# Gradient Descent

In [None]:
import pandas as pd
import numpy as np
import matplotlib.pyplot as plt
import seaborn as sns

from ipywidgets import interactive, fixed

from sklearn.model_selection import train_test_split

from sklearn.preprocessing import StandardScaler

from sklearn.linear_model import LinearRegression

from sklearn.metrics import mean_absolute_error

from sklearn.preprocessing import add_dummy_feature

In [None]:
rng = np.random.RandomState(2)

## Read in dataset

In [None]:
import os
if 'google.colab' in str(get_ipython()):
    from google.colab import drive
    drive.mount('/content/drive')
    base_dir = "./drive/My Drive/Colab Notebooks/" # You may need to change this, depending on where your notebooks are on Google Drive
else:
    base_dir = "."
dataset_dir = os.path.join(base_dir, "datasets")

In [None]:
df = pd.read_csv(os.path.join(dataset_dir, "housing.csv"))

## Split into training set and test set

In [None]:
train, test = train_test_split(df, test_size=0.2, random_state=rng)

In [None]:
features = ["BasementArea", "GroundFloorArea", "Bedrooms", "Condition"]

X_train = train[features]
y_train = train["SalePrice"]
X_test = test[features]
y_test = test["SalePrice"]

## Linear Regression using Scikit-Learn - reminder - used the Normal Equation

In [None]:
linear_model = LinearRegression()

In [None]:
linear_model.fit(X_train, y_train)

In [None]:
linear_model.intercept_, linear_model.coef_

In [None]:
mean_absolute_error(linear_model.predict(X_test), y_test)
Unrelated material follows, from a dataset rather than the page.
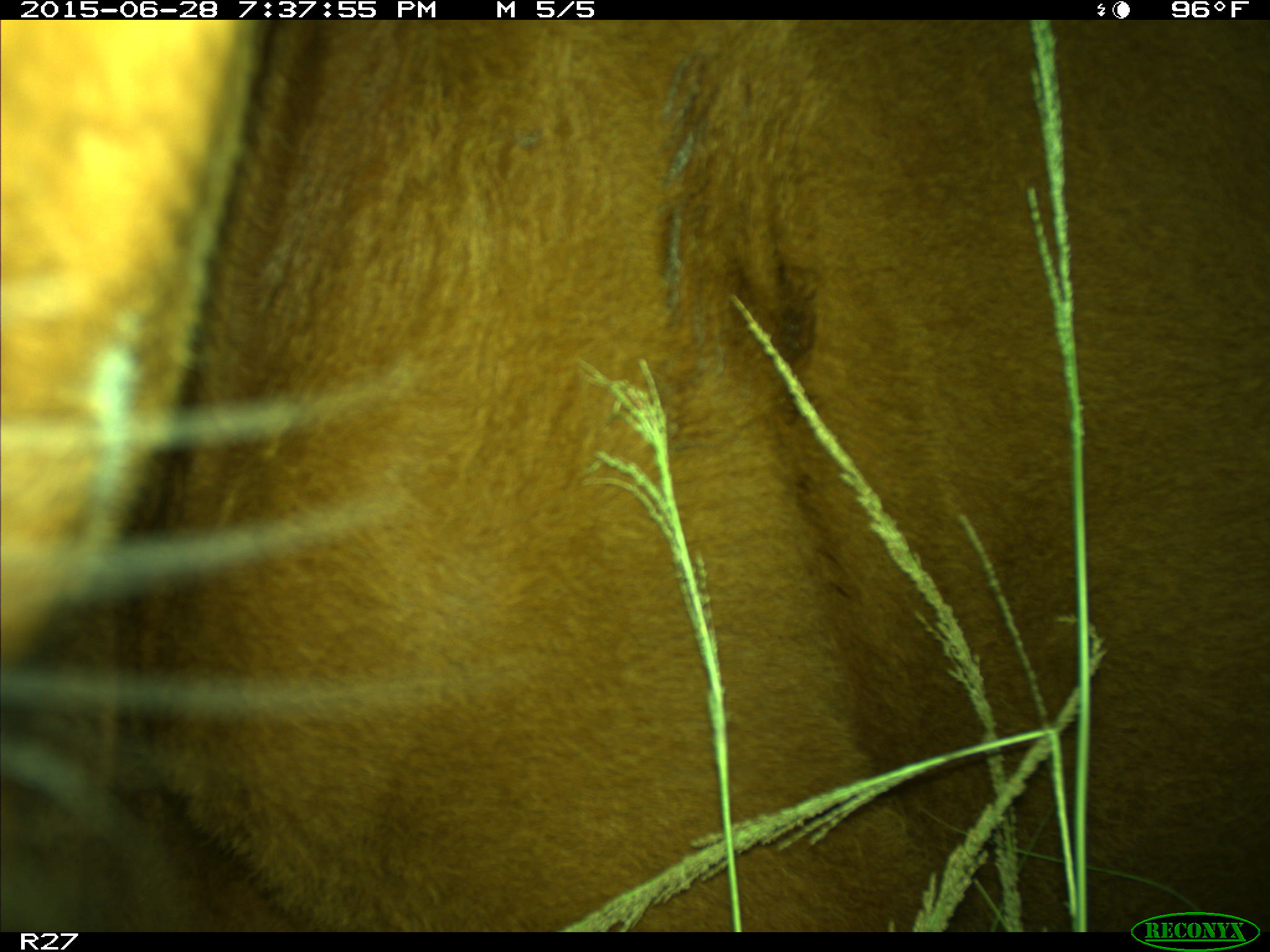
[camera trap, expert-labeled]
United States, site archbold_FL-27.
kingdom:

## Gradient Descent - features must be scaled

In [None]:
scaler = StandardScaler()
X_train_scaled = scaler.fit_transform(X_train)
X_test_scaled = scaler.transform(X_test)

In [None]:
X_train_scaled = add_dummy_feature(X_train_scaled)
X_test_scaled = add_dummy_feature(X_test_scaled)
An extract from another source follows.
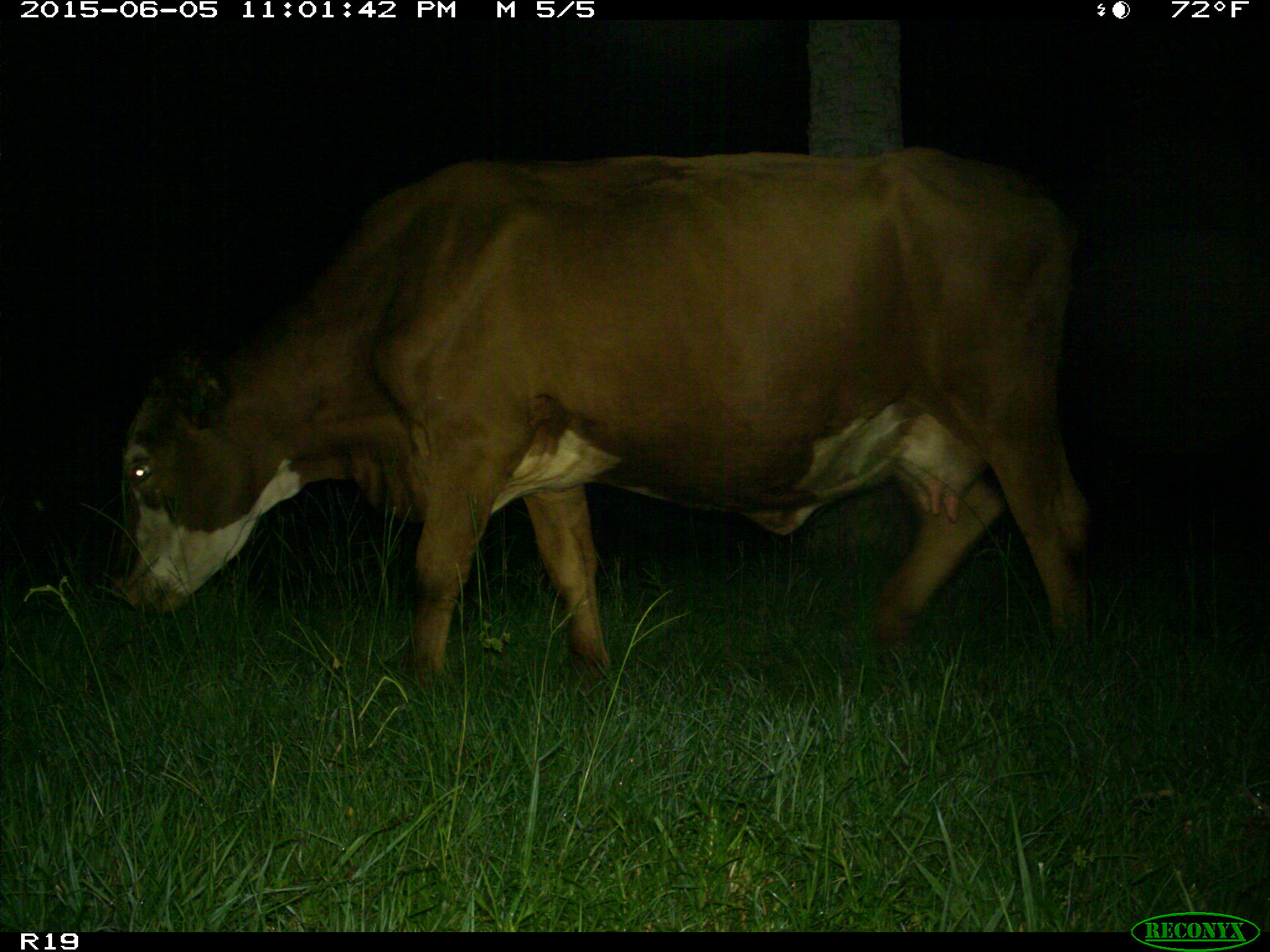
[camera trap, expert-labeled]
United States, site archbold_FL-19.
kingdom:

### Batch Gradient Descent

In [None]:
# Loss function for OLS regression (assumes X contains all 1s in its first column)
def J(X, y, params):
    return np.mean((X.dot(params) - y) ** 2) / 2.0

In [None]:
def batch_gradient_descent(X, y, alpha, num_iterations):
    
    m, n = X.shape
    params = rng.standard_normal(n) 
    Jvals = np.zeros(num_iterations)
    
    for i in range(num_iterations):
        params -= (alpha / m) * X.T.dot(X.dot(params) - y)
        Jvals[i] = J(X, y, params)
 
    return params, Jvals

In [None]:
# Run the Batch Gradient Descent
params, Jvals = batch_gradient_descent(X_train_scaled, y_train, alpha = 0.03, num_iterations = 200)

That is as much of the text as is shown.